## Task instructions
(a) According to the post on the Emperor reshoot, how long did the whole tarot deck project take to complete?
(b) Please reproduce the post on the Emperor reshoot from "Well, image one" to "forty five bucks.".

I recently had two professional tarot readers tell me they thought the energy of the card was perfect. Good enough for me. What do you think? Did I pick the right version?
Reshoots, Part 2: The Emperor
So…… creating the tarot deck was a huge learning process for me as an artist. I completed the entire project in 6 months. (So I guess there was a silver lining to the pandemic: lots of free time to create a tarot deck.) At first, it was kind of a lark, something to do to stave off boredom and loneliness, and I used existing images from my catalogue. I often play with the same archetypes as the tarot, so it made sense.
Well, image one is the traditional card for the Emperor, and the second image, a shot of Wesley De La Rosa I’d taken a couple of years ago seemed a perfect fit. One of my most appreciated images, it even graced my marketing materials.
However, after averaging two to three shoots a week to create new material for the deck, I wondered if the original image truly represented the best of my work.
Hesitantly, I asked Wesley if he would mind coming in to reshoot the image. I mean, what if he spent all the time and energy to recreate the shot and it wasn’t any different? I mean, dudes a pro… I’d hate to waste his time.
Looking at that image, I think you’ll agree it was worth the reshoot. I can’t count the number of folks who have been glancing through the deck, reach that card and stop with an “Oh my God.”
So, yeah, Zen Monster Tarot deck: forty five bucks.
Shooting two to three times a week for six months creating some of the most creative images I had ever produced? Priceless.
I started creating the Zen Monster Tarot deck kind of by accident during the shut down. At first, I used existing images that sort of struck me as meaningful for some reason. When I decided to complete a deck, I returned to many of these cards fully expecting to replace them with new, deck-specific images. Sometimes, when I looked more closely, I decided to keep it.

(Dataset entries)
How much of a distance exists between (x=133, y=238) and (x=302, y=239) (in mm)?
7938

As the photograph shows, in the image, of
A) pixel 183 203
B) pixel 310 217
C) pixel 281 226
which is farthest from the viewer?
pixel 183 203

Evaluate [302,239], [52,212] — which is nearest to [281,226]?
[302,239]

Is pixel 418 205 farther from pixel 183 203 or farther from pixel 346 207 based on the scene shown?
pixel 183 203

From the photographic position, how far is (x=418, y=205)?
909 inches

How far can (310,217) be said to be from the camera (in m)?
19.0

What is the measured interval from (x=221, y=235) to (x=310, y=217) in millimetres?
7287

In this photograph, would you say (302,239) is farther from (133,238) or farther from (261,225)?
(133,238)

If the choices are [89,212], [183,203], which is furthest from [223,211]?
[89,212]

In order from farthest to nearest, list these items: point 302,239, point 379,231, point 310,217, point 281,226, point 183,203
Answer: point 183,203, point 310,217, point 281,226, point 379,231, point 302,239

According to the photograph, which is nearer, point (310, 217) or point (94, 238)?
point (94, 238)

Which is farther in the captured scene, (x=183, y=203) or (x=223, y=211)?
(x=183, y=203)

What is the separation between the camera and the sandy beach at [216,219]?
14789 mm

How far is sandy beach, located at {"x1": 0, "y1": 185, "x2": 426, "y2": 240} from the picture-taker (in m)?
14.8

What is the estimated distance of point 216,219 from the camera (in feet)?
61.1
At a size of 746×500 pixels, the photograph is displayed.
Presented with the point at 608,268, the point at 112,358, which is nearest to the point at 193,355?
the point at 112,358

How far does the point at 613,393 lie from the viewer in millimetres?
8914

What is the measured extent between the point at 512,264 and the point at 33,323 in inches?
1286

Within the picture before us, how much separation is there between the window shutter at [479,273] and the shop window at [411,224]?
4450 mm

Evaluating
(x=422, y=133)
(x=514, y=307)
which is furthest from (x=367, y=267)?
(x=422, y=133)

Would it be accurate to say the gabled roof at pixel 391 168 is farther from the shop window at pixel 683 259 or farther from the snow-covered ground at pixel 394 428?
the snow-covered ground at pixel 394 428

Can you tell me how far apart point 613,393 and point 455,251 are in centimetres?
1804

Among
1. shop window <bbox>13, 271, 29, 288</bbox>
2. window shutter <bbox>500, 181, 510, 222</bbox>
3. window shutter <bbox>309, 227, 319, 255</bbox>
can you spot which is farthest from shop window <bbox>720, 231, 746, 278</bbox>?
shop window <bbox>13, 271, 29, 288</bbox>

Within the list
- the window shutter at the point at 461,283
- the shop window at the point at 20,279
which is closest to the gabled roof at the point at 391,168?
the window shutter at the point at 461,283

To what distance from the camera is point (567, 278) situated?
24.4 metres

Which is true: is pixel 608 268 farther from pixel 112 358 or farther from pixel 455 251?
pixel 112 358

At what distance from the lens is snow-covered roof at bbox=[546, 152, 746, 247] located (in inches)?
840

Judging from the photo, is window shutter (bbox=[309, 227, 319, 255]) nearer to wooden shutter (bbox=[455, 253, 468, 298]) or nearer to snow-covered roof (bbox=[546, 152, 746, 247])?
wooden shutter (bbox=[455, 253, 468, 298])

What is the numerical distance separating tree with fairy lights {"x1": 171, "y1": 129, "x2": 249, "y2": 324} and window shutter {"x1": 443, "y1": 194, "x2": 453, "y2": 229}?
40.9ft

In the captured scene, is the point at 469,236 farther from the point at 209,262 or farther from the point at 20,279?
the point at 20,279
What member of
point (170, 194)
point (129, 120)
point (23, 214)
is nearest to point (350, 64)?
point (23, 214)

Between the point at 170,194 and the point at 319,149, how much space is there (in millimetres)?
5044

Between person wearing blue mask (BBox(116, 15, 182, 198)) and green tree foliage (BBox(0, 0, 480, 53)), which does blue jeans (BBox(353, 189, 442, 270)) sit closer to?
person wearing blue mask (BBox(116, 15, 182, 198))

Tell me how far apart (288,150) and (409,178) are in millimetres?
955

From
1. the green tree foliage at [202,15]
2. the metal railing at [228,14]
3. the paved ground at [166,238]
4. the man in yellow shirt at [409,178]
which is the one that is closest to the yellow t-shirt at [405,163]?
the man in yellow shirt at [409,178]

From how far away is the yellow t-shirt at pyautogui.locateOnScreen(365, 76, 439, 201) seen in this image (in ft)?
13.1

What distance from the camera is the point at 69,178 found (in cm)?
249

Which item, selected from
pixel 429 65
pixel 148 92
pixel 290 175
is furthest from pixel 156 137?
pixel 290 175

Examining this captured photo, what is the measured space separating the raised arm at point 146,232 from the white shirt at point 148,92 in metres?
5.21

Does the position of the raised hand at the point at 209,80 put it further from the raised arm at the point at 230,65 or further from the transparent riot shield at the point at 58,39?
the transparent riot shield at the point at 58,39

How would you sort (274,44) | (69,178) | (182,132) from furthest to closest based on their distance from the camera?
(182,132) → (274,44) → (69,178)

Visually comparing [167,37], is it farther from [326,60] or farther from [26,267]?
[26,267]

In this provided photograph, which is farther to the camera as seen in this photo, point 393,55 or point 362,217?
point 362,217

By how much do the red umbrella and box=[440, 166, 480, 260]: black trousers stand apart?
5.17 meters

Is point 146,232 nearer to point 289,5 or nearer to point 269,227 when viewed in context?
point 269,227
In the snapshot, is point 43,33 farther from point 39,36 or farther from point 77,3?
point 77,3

## Answers in order
(a) 6 months.

(b)
Well, image one is the traditional card for the Emperor, and the second image, a shot of Wesley De La Rosa I’d taken a couple of years ago seemed a perfect fit. One of my most appreciated images, it even graced my marketing materials.
However, after averaging two to three shoots a week to create new material for the deck, I wondered if the original image truly represented the best of my work.
Hesitantly, I asked Wesley if he would mind coming in to reshoot the image. I mean, what if he spent all the time and energy to recreate the shot and it wasn’t any different? I mean, dudes a pro… I’d hate to waste his time.
Looking at that image, I think you’ll agree it was worth the reshoot. I can’t count the number of folks who have been glancing through the deck, reach that card and stop with an “Oh my God.”
So, yeah, Zen Monster Tarot deck: forty five bucks.